WSJ Reports E-Cigarette Makers Face Rise of Counterfeit February 21 2015
By PETER EVANS, THE WALL STREET JOURNAL, Feb. 20, 2015 9:09 a.m. ET
LONDON—Liberty Flights Ltd., a British maker of electronic cigarettes, is facing a problem more associated with handbags than with nicotine vaporizers: counterfeiting.
Imitation versions of the company’s products—which allow users, known as “vapers,” to heat nicotine-laced liquid for a tobacco-free hit—have started appearing in several markets around the world. The cloned e-cigarettes use cheaper materials and are sold at prices well below normal rates.
“We’ve got a brand, we’re well-known,” said Matthew Moden, who founded Darwen, England-based Liberty Flights in 2009 and now runs “vape stores” across the U.K. and ships to the rest of the world. “The same problem is faced by Louis Vuitton.”
Illicit trade in electronic cigarettes is on the rise across the developed world, according to law enforcement agencies and makers of the products, adding another layer of uncertainty to a nascent industry bracing itself for a wave of regulation.
Counterfeiting is only part of the problem. Other tactics used to produce low-price or illegal e-cigarettes include bogus batteries that fail to recharge and liquids containing dangerously high levels of nicotine. Forensic experts working for British American Tobacco PLC say they have even seen unlicensed e-cigarette versions of their regular tobacco brands, including Kent and Vogue.
“We do see a vast number of substandard products being sold,” said Emma Logan, a director at JAC Vapour Ltd., an Edinburgh, Scotland-based e-cigarette company.
Although still a relatively small problem, experts expect illicit trade in e-cigarettes will increase as demand grows. Global sales of the genuine products were worth $7 billion at the end of 2014 (compared with $800 billion for the regular tobacco market) and are forecast to reach $51 billion by 2030, according to Euromonitor International.
That poses a problem for major tobacco companies, including Philip Morris International Inc. and British American Tobacco, which have in the past year invested heavily in e-cigarettes in a bid to mitigate years of declining sales in regular cigarettes. Nikhil Nathwani, managing director at Philip Morris-owned Nicocigs Ltd., said the “potential to attract illicit trade is a real concern,” even though the current market is “relatively small scale.”

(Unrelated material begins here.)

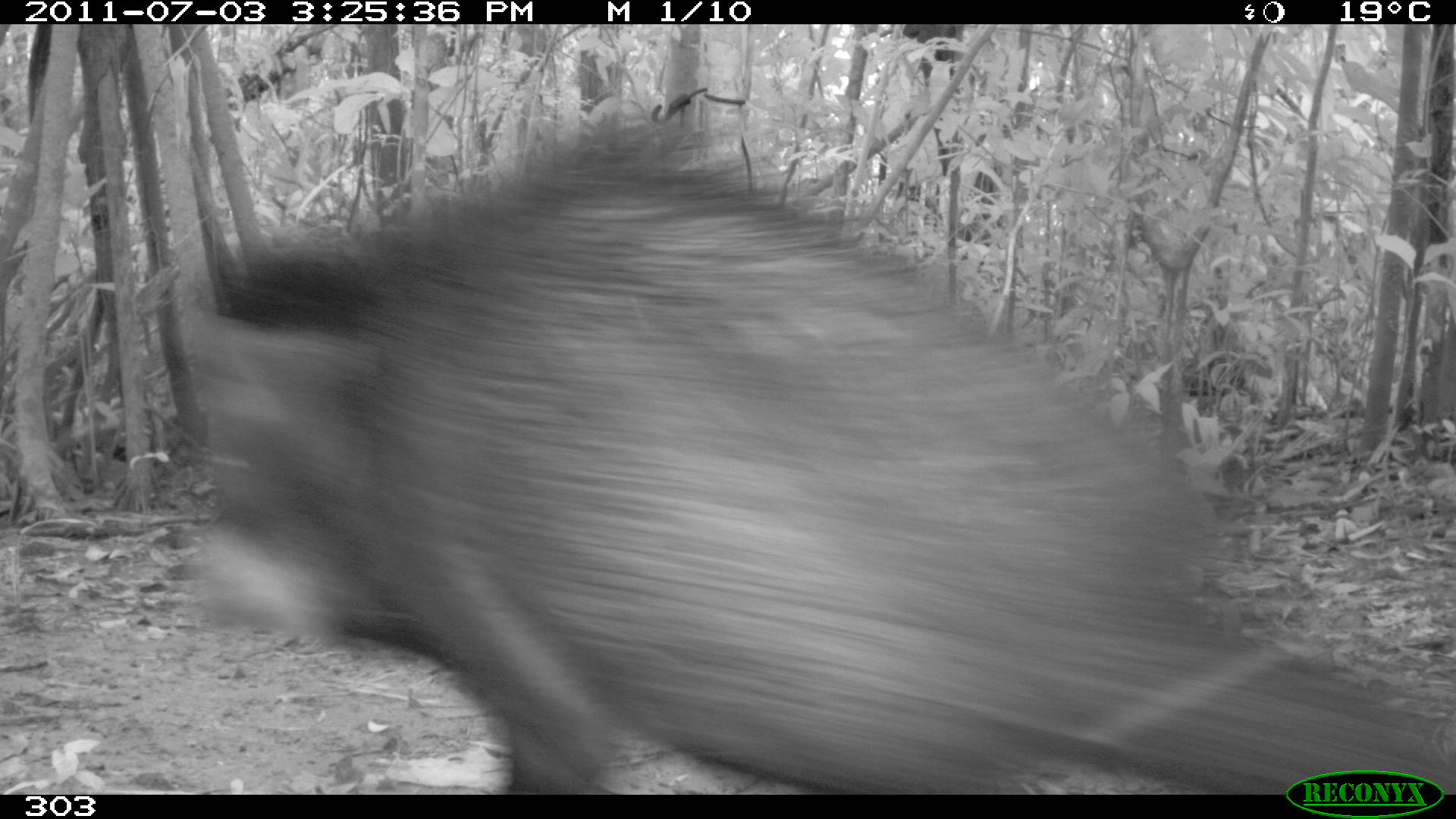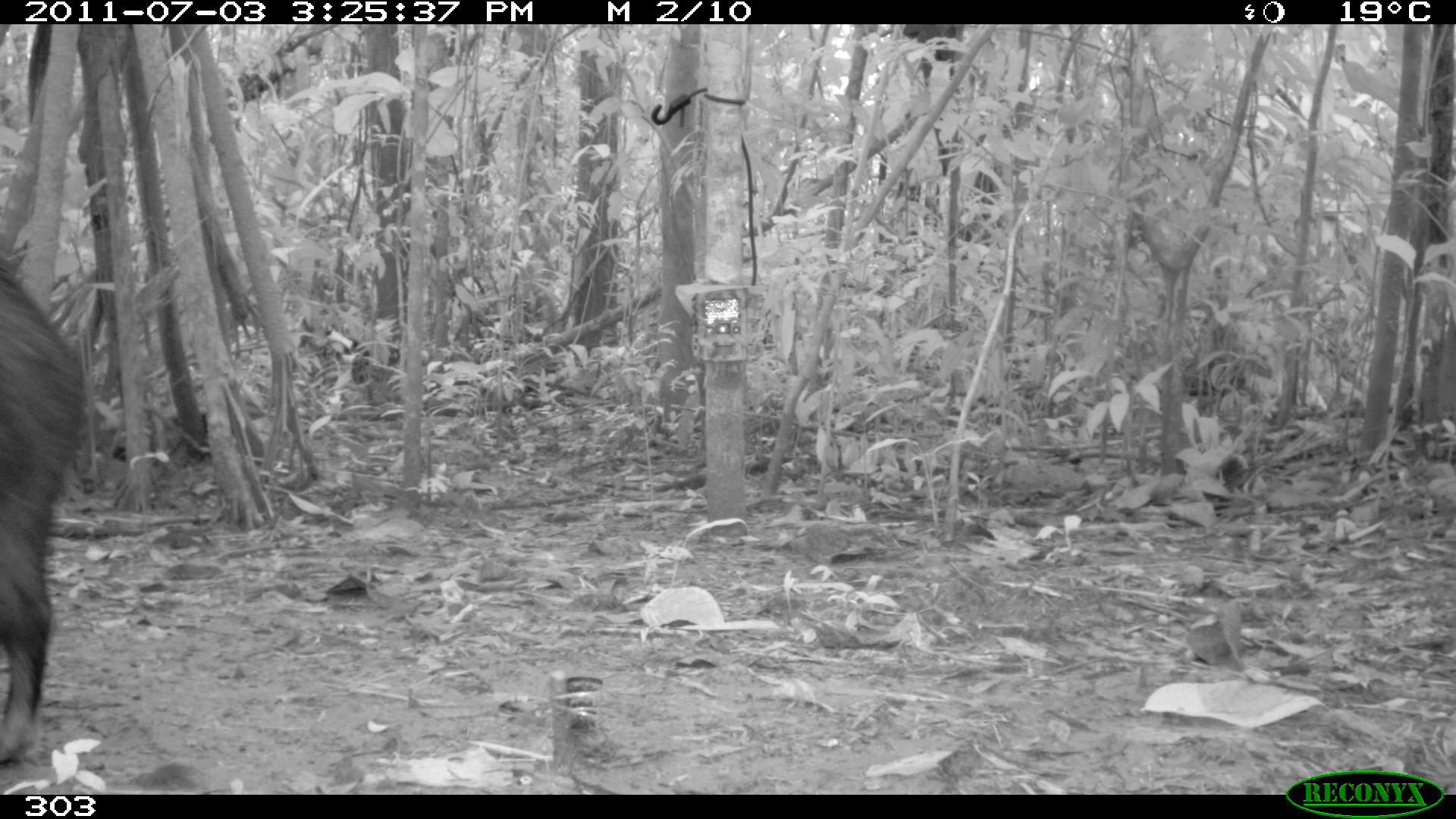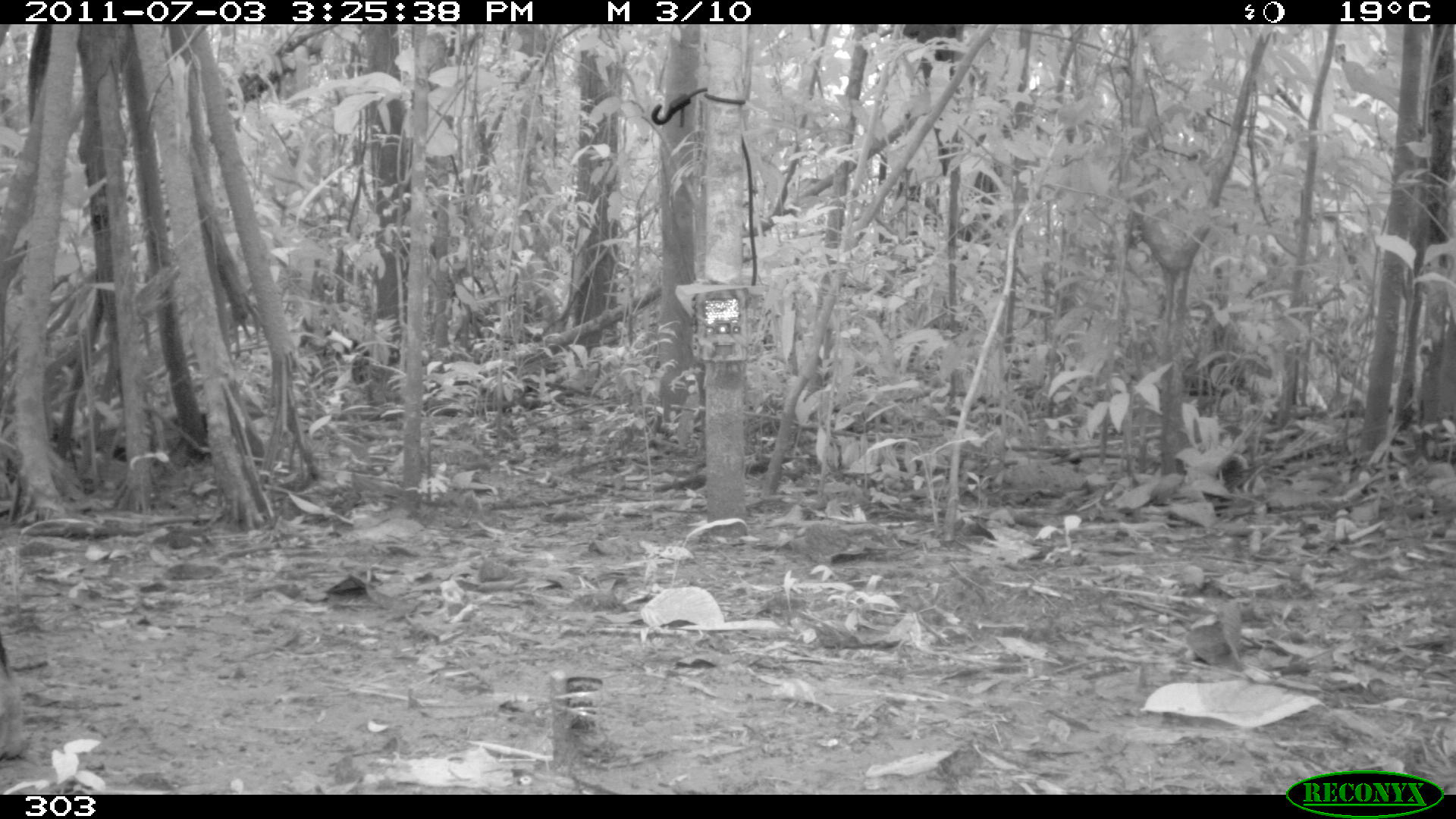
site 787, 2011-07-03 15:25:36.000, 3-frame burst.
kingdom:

The problem is far more serious for the hundreds of independent e-cigarette manufacturers not backed by Big Tobacco. Many say low-price, untested products make their way onto the market and undercut their sales.
Prices for e-cigarettes vary widely and at present are subject only to limited, often voluntary regulation. In the Hampstead Vape Emporium in North London, products range from $10 peach-flavored “e-shish sticks” to silver-plated “vape kits” that sell for more than $150.
In some regions like the U.S. and Western Europe, a black market for the components used in vaporizers—a type of e-cigarette with detachable batteries and refillable cartridges—is starting to develop, according to executives at e-cigarette companies. Growth in e-cigarette sales is being driven by vaporizers—not the old-style cigarette-shaped devices—in most developed markets, meaning demand for low-price components has risen sharply in the past year.
“We’ve seen an influx of cheap, generically branded liquids from China,” said Michael Clapper, international president at U.S.-listed manufacturer Electronic Cigarettes International Group.
Authorities are catching on to the dangers of the illicit trade in e-cigarettes.
In 2014, more than half of the 433 local government authorities in England warned of the risks associated with low-quality e-cigarette products, according to a survey by the Trading Standards Institute. A recent alert emailed to residents in the London borough of Southwark on the subject of illicit “e-tobacco” said that “many of the products currently available may not be safe.”
One solution to the growing threat of illicit trade is stricter regulation. European Union directives come into force next year that aim to standardize many features of e-cigarettes sold across the region, including a lowering of the maximum nicotine content of the liquid and a reduction in the size of the cartridges.
EU officials say the new regulation is designed to improve the safety of e-cigarettes and reduce the number of low-quality or dangerous products in EU countries.
“The Commission doesn’t estimate the new measures will have a significant effect on prices and there is no evidence that the provisions will contribute to increased illicit trade,” said Enrico Brivio, spokesman for the European Commission for Health.
But many e-cigarette manufacturers say carrying out onerous safety checks would push the prices of their products up and create the conditions for a black market to flourish.
“The minute you make the real product more expensive, that’s when the illicit trade really takes hold,” said Ray Story, chief executive of the Tobacco Vapor Electronic Cigarette Association, a U.S. and European industry group. “It’s just the tip of the iceberg.”